作業内容 →
A - 税理士事務所の事業承継に関する文章では、約70名の支部において、現在のところ後継者の予定がないケースは何%と予想されていますか。
B - 税理士事務所の事業承継に関する文章のうち、「税理士事務所の後継者は、税理」で始まり「立されていることが必要です。」で終わる部分を、一字一句そのまま書き写してください。
C - 税理士事務所の事業承継に関する文章を、最後の文の後から書き継いでください。

抜粋資料 →

--

後継者に恵まれない税理士事務所が意外に多いのではないでしょうか。特に高齢化が進む地方の税理士事務所においては顕著だと容易に推測されます。
税理士は一身専属の資格業であるが故に資格のない子などに経営を承継させることは出来ません。
そんな特質を持っている税理士事務所であるから、適当な後継者を望みながらも現実は「成行上」後継者がいないまま気づいてみるといつの間にか、高齢に至っている税理士も少なからずあるのではないかと思います。

特に、死亡、入院、認知症、懲戒処分による業務停止などのようなアクシデントがあると本人は元より顧問先、従業員、家族に多大な迷惑を掛けることになります。
自由業である税理士業は極めて危険で、リスクの高い期間限定の職業(さながら不自由業とも言える)であるような気がします。
ある支部(約70名)における税理士の後継の実態を予想してみますと、

 子や娘婿、その他の親族が後を継ぐケース 15%
 従業員税理士など勤務税理士が後を継ぐケース 7%
 廃業と同時に他の税理士が後を継ぐケース 4%
 税理士法人として継続するケース 6%
 現在のところ後継者の予定がないケース 68%

の現在のところ後継者の予定がないケースについて、その理由を推測してみますとおよそ次のような類型になると考えられます。

 ア 自分一代限りでよいのだと考えている人
 イ 時期が来たらどうにかする(なる)と考えている人
 ウ 後継者が欲しいが適当な人材が見つからない人
2.事業承継の課題

前項のイにしてもウにしても人材の難しさがあります。
税理士事務所の後継者は、税理士という資格が必須であること、事務所経営の資質を備えていること、年齢が高すぎず若すぎず、さらに個人の責任能力があることなどが必要です。
また、「この所長と一緒にやっていこうという」「この従業員と一緒に良い事務所を作ろう」という相互の信頼関係と特に所長の人間的魅力がポイントになります。
一方、事務所を譲り渡す側としては、業態(経営状態)が次の点においてある程度確立されていることが必要です。

--

表示データ →
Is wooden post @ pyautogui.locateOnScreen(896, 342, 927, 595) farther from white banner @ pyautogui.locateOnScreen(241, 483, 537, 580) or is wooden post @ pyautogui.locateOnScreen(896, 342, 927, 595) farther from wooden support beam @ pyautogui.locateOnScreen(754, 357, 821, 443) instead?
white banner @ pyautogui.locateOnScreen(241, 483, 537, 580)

--

解答 →
A - 68%です。

B -
税理士事務所の後継者は、税理士という資格が必須であること、事務所経営の資質を備えていること、年齢が高すぎず若すぎず、さらに個人の責任能力があることなどが必要です。
また、「この所長と一緒にやっていこうという」「この従業員と一緒に良い事務所を作ろう」という相互の信頼関係と特に所長の人間的魅力がポイントになります。
一方、事務所を譲り渡す側としては、業態(経営状態)が次の点においてある程度確立されていることが必要です。

C -
 ア 収益力がある事務所
 イ 借入金が少なく、後継者に個人保証までさせないこと
 ウ 顧問先が安定していること
 エ 従業員の資質がよいこと
 オ 従前の所長は口を出さないこと
3.事業承継の方法

税理士事務所の事業承継の方法のうち、子など親族が承継するケースは割と簡単に自然に承継できます。この項では第三者(他人)へ承継させるケースを取り上げて検討してみます。

ア 事務所内の税理士又は他の税理士を後継者にするケース
承継税理士は後継者になるのであるから、その立場で次のことを明確にしておく必要があります。
  • 将来の展望や経営理念、目標
  • 所長になる時期
  • 前所長の処遇
  • 営業権の価格
例えば、前年の経常的な総収入の80%、前3年の所得(会計法人への外注費、青色事業専従者控除前)の合計などの算定基準の明確化
  • 引き継ぐ財産とその価格
  • 従業員の処遇など
イ 複数の税理士によって税理士法人を設立するケース
お互いに将来を共に過ごす強い絆と志、使命感を持つことが必要です。これがないケースではすぐに解散する事例が散見されます。
  • 経営方針・経営理念の調整と一致(合意)
  • 顧客の持ち込みと営業権の評価
  • 従業員の持ち込みと調整(賃金・退職金)
  • 出資持分の負担割合と将来加入・脱退による持分清算の方法
  • 業務処理の方法(従業員の分担・役員業務の分担)
  • 税理士法人としての効率的な組織の構築など
ウ 他の税理士法人へ事業譲渡するケース
事業譲渡に当たっては、以下のことに留意することが必要です。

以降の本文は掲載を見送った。